As they raced out from their cover, the interceptor was frowning at them with a glaring white light. Splashes of water in front of the Zodiac were followed by a booming dub, dub, dub, and a mechanical voice ordering them to heave to. There was no arguing with the guns, which would tear the Zodiac into plastic strips and its crew into shark food. Beni turned the engine off and waited calmly.

He knew he had nothing to fear.

Before long, a Zodiac like theirs came into view. It was smaller, and Beni guessed it had been launched off the interceptor. There were Guardia in it, pointing guns at them. ‘Get your hands up.’

It was less than ten minutes before they were pulling themselves up the ladder into the Guardia’s boat. Beni was impressed. He couldn’t ignore the beauty of its hard lines and massive engines, throbbing right into his guts, making his teeth ache. He threw his leg over the side to find a man standing on deck wearing chinos and a summer jacket.

‘Where’s your uniform?’ he asked before he could stop himself.

‘Not Guardia. I’m a detective. Pozzuoli Serious Crimes. Just observing here.’

‘What. Like watching the boat crew?’

‘What’s your name, guaglio?’ the man asked, the accent causing Beni to frown.

‘You a local?’ Most sbirri he dealt with were not from around Napoli.

‘Baia born and bred. Why’d you ask?’

‘No reason. Just most of the sbirri and Guardia are from up north.

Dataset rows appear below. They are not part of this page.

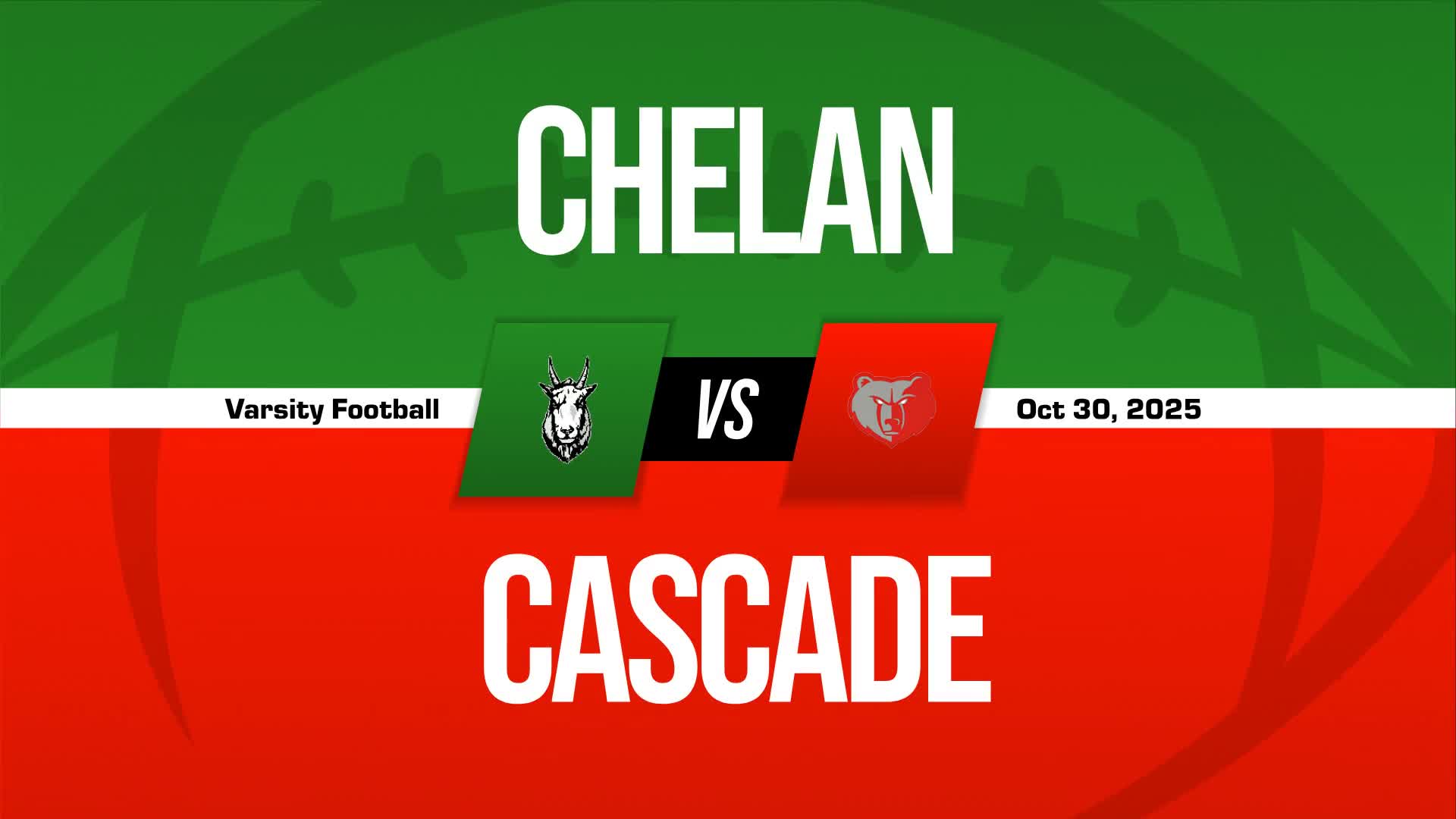 Football Recap: Cascade Takes a Loss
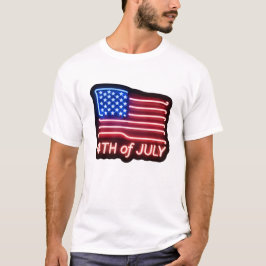 4 juli t-shirt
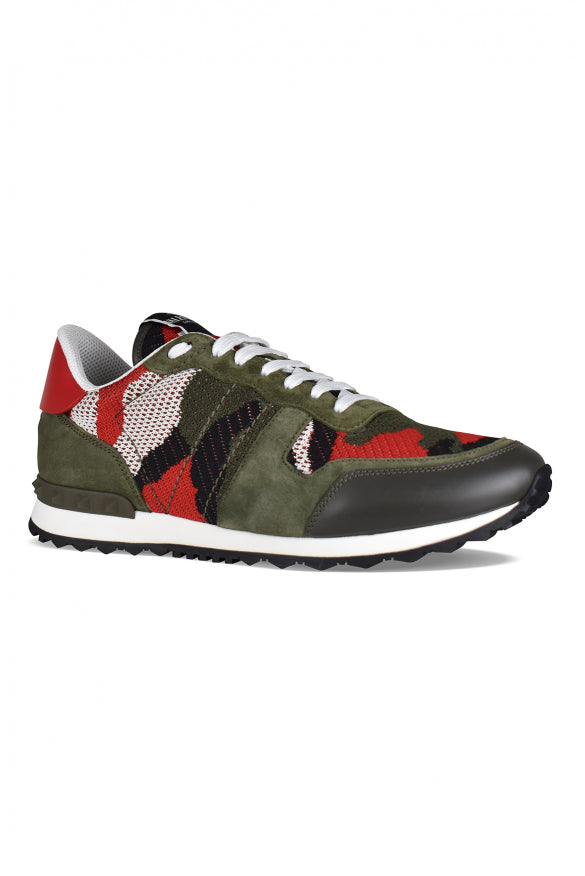 Valentino Garavani Men Rockrunner Sneakers VALENTINO GARAVANI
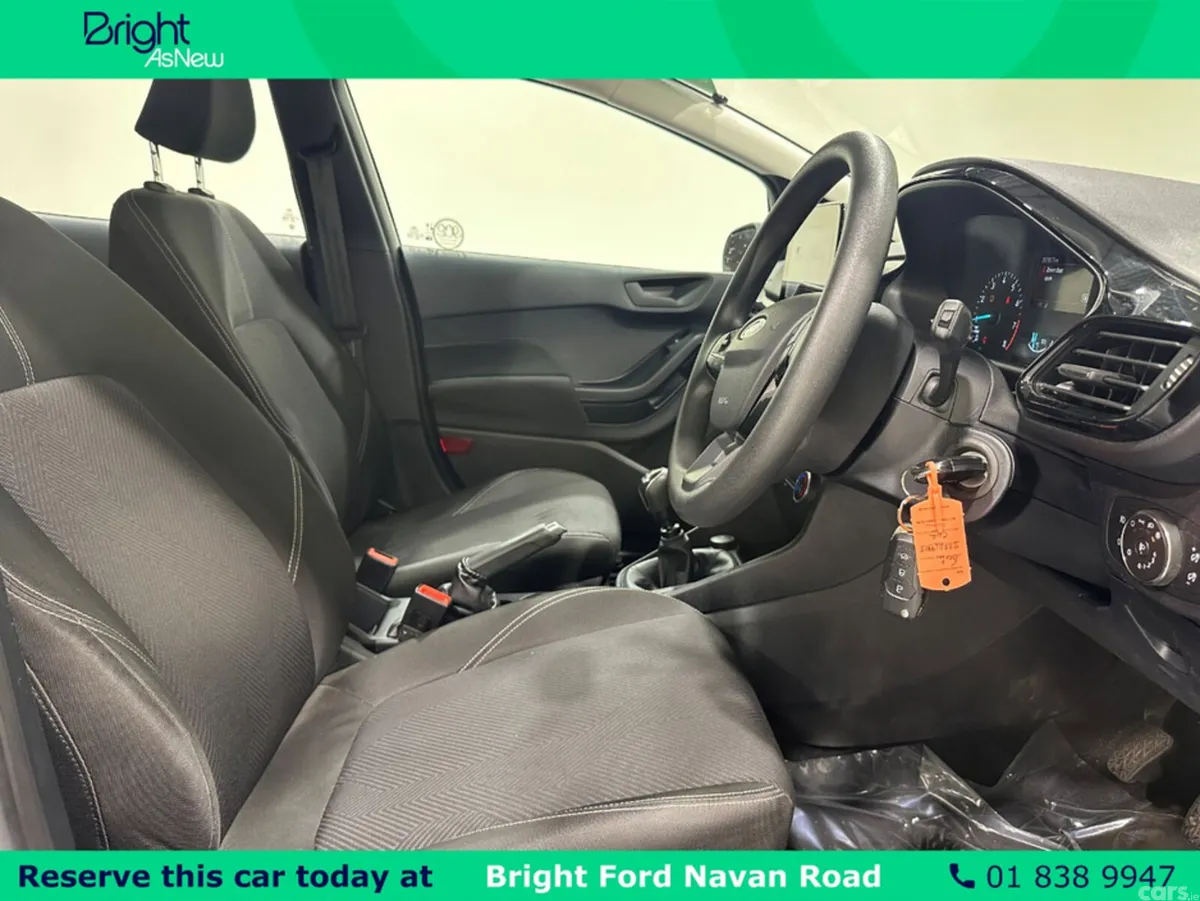 Ford Fiesta Hatchback, Petrol, 2022, Blue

Seems us locals ain’t to be trusted.’

‘Yeah, I guess. Anyway, what’s your name, kid?’

‘Beni di Cuma.’

The cop smiled and nodded, making like he was on Beni’s side. He grinned. The idiot thought he would be swayed by false friendship because they were paisan; thought they would be best buddies. He didn’t need any buddies in the cops. He had his sbirro in Pozzuoli, who was working for the Secret Service. The Secret Service would have the power to keep him out of La Casa.

‘This’ll warm you up,’ the cop offered his hipflask. Beni took a swig before handing it to Stefano.

‘Who’d you work for, Beni?’ he asked. ‘My guess is the Buttagazzi crew,’ he said.

Beni shrugged and turned to look at Capri, quickly receding as they headed into port. He thought the cop would know. He thought they all knew. Did they not talk to each other? He supposed he shouldn’t be surprised. All the different types of cops Naples had, and they all thought they were better. The Gatti Neri, the Guardia, the sbirri, all thought the others should bow to them. Never mind the Secret Service, who were chosen by God himself.